Sir, there are certain fixed principles of law which cannot be annulled by sophistry, or destroyed by any system of special plead­ing. By these eternal and immutable maxims, are the duties of Governments and their citizens or subjects defined, and their mutual and reciprocal obligations are not to be laid aside, or dis­pensed with by either. The action of all popular governments must be of a beneficial character to the governed. The one must protect, the other obey. The former is charged with the duty of throwing around its citizens the safeguards of law, while they on their part are bound to uphold the majesty of that law. Circumstances of extreme danger alone can for a moment absolve either from these imperative obligations.

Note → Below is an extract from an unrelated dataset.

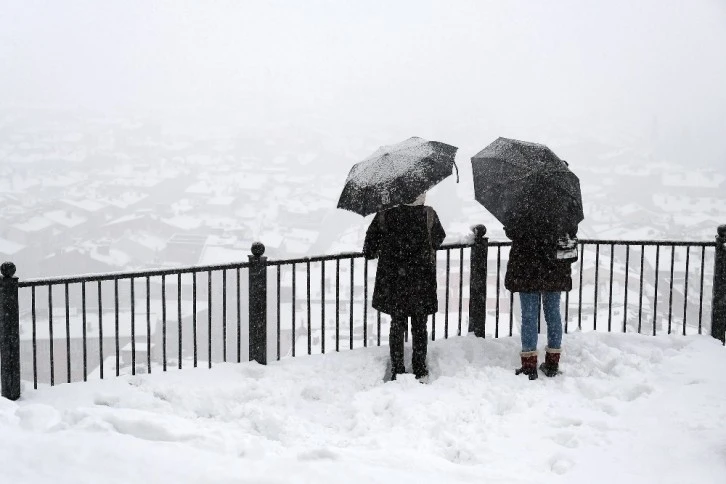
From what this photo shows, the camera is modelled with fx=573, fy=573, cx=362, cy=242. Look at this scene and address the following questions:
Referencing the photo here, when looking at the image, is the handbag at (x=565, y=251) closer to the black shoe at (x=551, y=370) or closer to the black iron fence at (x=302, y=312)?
the black shoe at (x=551, y=370)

Whence then is derived the power of this government to cast aside any portion of its citizens at will? Sir, when disfranchisement is visited by despotic governments upon their people, it is to mete out to them the severest punishment which can be inflicted upon a community for political offences, short of actual extermination.

Sir, the case now before you for your action does certainly pre­sent some novel features. It is the first time since the foundation of this Government that several thousand citizens of the United States have been found supplicating and pleading, by their Repre­sentative, that they may not be deprived by Congress of all civil government, and thrust from its doors by a forced and construc­tive interpretation of a law of the land, which does not in fact bear even remotely upon the question. Appeals and petitions have often been made by those citizens who, having voluntarily removed from within the bounds of a legal jurisdiction, have been desirous that this blessing should be granted them; but not that what had been solemnly secured to them should not be violently withdrawn. Sir, the wants and wishes of those who sent me here have now no advocate on the floor of Congress. These people have emigrated to remote region they now inhabit under many disadvantages. They have not been attracted thither by the glitter of inex­haustible gold mines, but with the same spirit which has actuated all our pioneers of civilization. They have gone there to labor with the axe, the anvil, and the plough. They have elected a Delegate, with the full assurance that they had a right to do so, and he presents himself here for admission. Sir, was this a question in which the consequences would be confined to me personally, the honorable members of this House would not find me here, day after day, wearying their patience by long appeals and explana­tions. But believing as I do, before God, that my case, and the question whether there is any law in the Territory of Wisconsin, are intimately and indissolubly blended together, I trust that the House of Representatives will, by its decision of the claim before it, establish the principle, which shall be as a landmark in all coming time, that citizens of this mighty Republic, upon whom the rights and immunities of a civil government have been once bestowed by an act of Congress, shall not be deprived of these without fault or agency of their own, unless under circumstances of grave and imperious necessity, involving the safety and well­being of the whole country.